Objective
Leave out the pictures and transcribe the rest of the records exactly.

Entries supplied
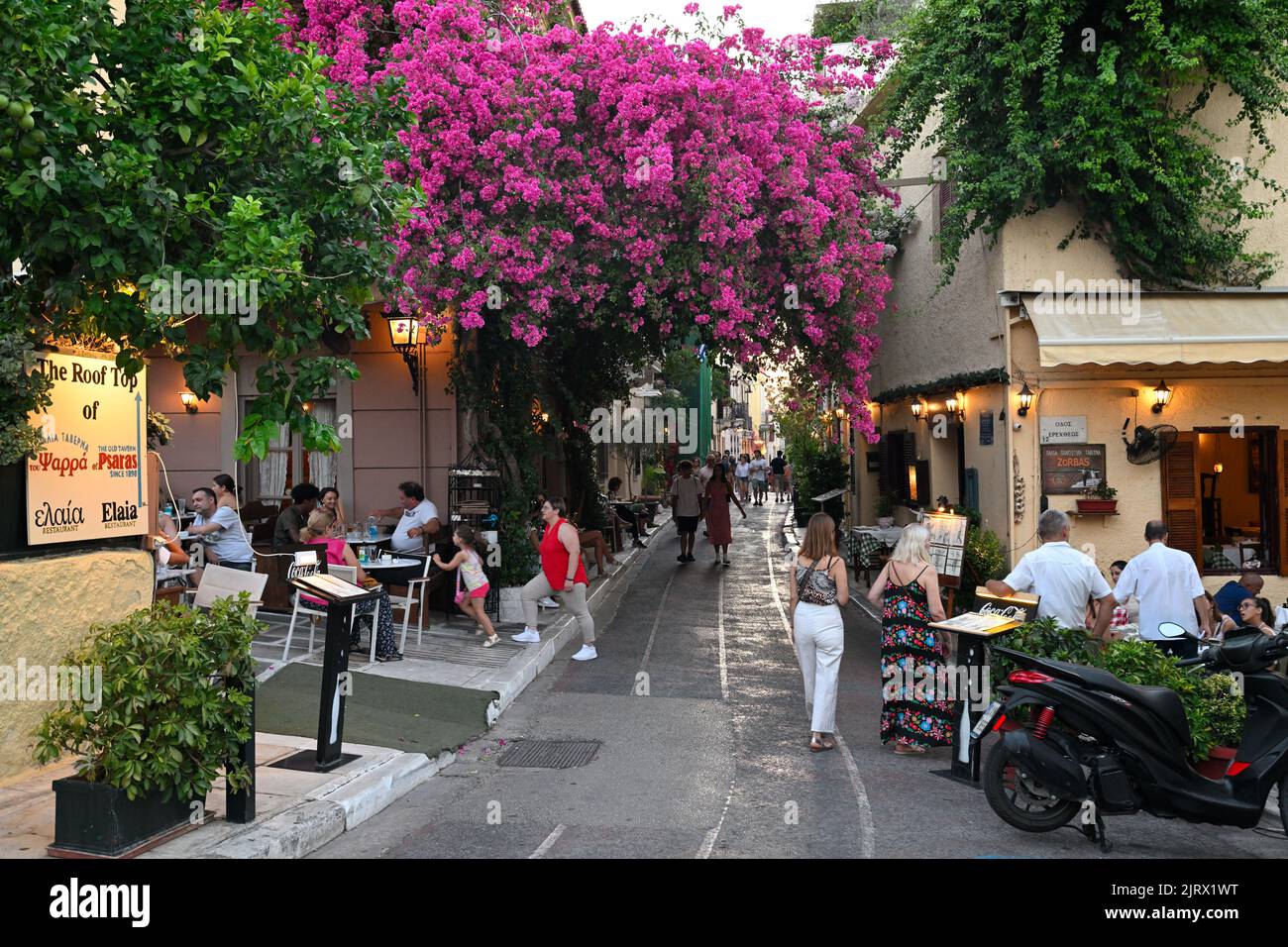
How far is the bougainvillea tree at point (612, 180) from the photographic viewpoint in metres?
→ 11.6

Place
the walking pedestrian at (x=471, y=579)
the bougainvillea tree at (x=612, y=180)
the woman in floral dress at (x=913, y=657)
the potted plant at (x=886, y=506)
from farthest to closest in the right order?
the potted plant at (x=886, y=506) → the bougainvillea tree at (x=612, y=180) → the walking pedestrian at (x=471, y=579) → the woman in floral dress at (x=913, y=657)

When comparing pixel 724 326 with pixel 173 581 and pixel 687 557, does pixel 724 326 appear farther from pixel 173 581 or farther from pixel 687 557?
pixel 687 557

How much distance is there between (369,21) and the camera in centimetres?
1372

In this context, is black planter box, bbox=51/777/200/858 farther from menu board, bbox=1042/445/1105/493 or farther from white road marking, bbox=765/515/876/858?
menu board, bbox=1042/445/1105/493

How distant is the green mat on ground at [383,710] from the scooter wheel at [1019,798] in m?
3.78

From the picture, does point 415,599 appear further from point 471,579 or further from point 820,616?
point 820,616

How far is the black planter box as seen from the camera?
4.81 m

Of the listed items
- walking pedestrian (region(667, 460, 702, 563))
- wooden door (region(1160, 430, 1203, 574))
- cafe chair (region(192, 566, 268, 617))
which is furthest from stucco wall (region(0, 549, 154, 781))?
walking pedestrian (region(667, 460, 702, 563))

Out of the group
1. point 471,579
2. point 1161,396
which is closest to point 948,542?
point 1161,396

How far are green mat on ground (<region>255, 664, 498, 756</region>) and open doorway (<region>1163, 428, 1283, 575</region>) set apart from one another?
890cm

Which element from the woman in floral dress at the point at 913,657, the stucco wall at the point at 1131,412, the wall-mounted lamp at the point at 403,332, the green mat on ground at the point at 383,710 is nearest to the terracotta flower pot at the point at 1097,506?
the stucco wall at the point at 1131,412

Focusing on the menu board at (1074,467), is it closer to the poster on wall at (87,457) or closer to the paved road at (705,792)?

Task output
How far is the bougainvillea tree at point (612, 180) from the photographic viewpoint in metres?
→ 11.6

Place
the walking pedestrian at (x=471, y=579)
the bougainvillea tree at (x=612, y=180)
the woman in floral dress at (x=913, y=657)
the potted plant at (x=886, y=506)
from farthest to closest in the right order?
the potted plant at (x=886, y=506) → the bougainvillea tree at (x=612, y=180) → the walking pedestrian at (x=471, y=579) → the woman in floral dress at (x=913, y=657)

When comparing pixel 724 326 with pixel 173 581 and pixel 687 557, does pixel 724 326 appear farther from pixel 173 581 or farther from pixel 687 557?
pixel 687 557

How much distance is there between (369,21) and the camera in centimetres?
1372

In this context, is black planter box, bbox=51/777/200/858 farther from menu board, bbox=1042/445/1105/493 or farther from white road marking, bbox=765/515/876/858?
menu board, bbox=1042/445/1105/493

How distant is the green mat on ground at [383,710] from the scooter wheel at [1019,798] in m?
3.78

From the picture, does point 415,599 appear further from point 471,579 or further from point 820,616?
point 820,616

How far is the black planter box as seen from the camera?
4.81 m

Of the listed items
- walking pedestrian (region(667, 460, 702, 563))
- wooden door (region(1160, 430, 1203, 574))
- cafe chair (region(192, 566, 268, 617))
which is furthest from stucco wall (region(0, 549, 154, 781))?
walking pedestrian (region(667, 460, 702, 563))

Out of the group
1. point 471,579
2. point 1161,396
which is closest to point 948,542?
point 1161,396

How far are green mat on ground (<region>255, 664, 498, 756</region>) and open doorway (<region>1163, 428, 1283, 575</region>) set apart from one another?
890cm

Which element from the woman in floral dress at the point at 913,657, the stucco wall at the point at 1131,412, the wall-mounted lamp at the point at 403,332, the green mat on ground at the point at 383,710 is nearest to the terracotta flower pot at the point at 1097,506?
the stucco wall at the point at 1131,412

Focusing on the menu board at (1074,467), is it closer to the poster on wall at (87,457) or closer to the paved road at (705,792)?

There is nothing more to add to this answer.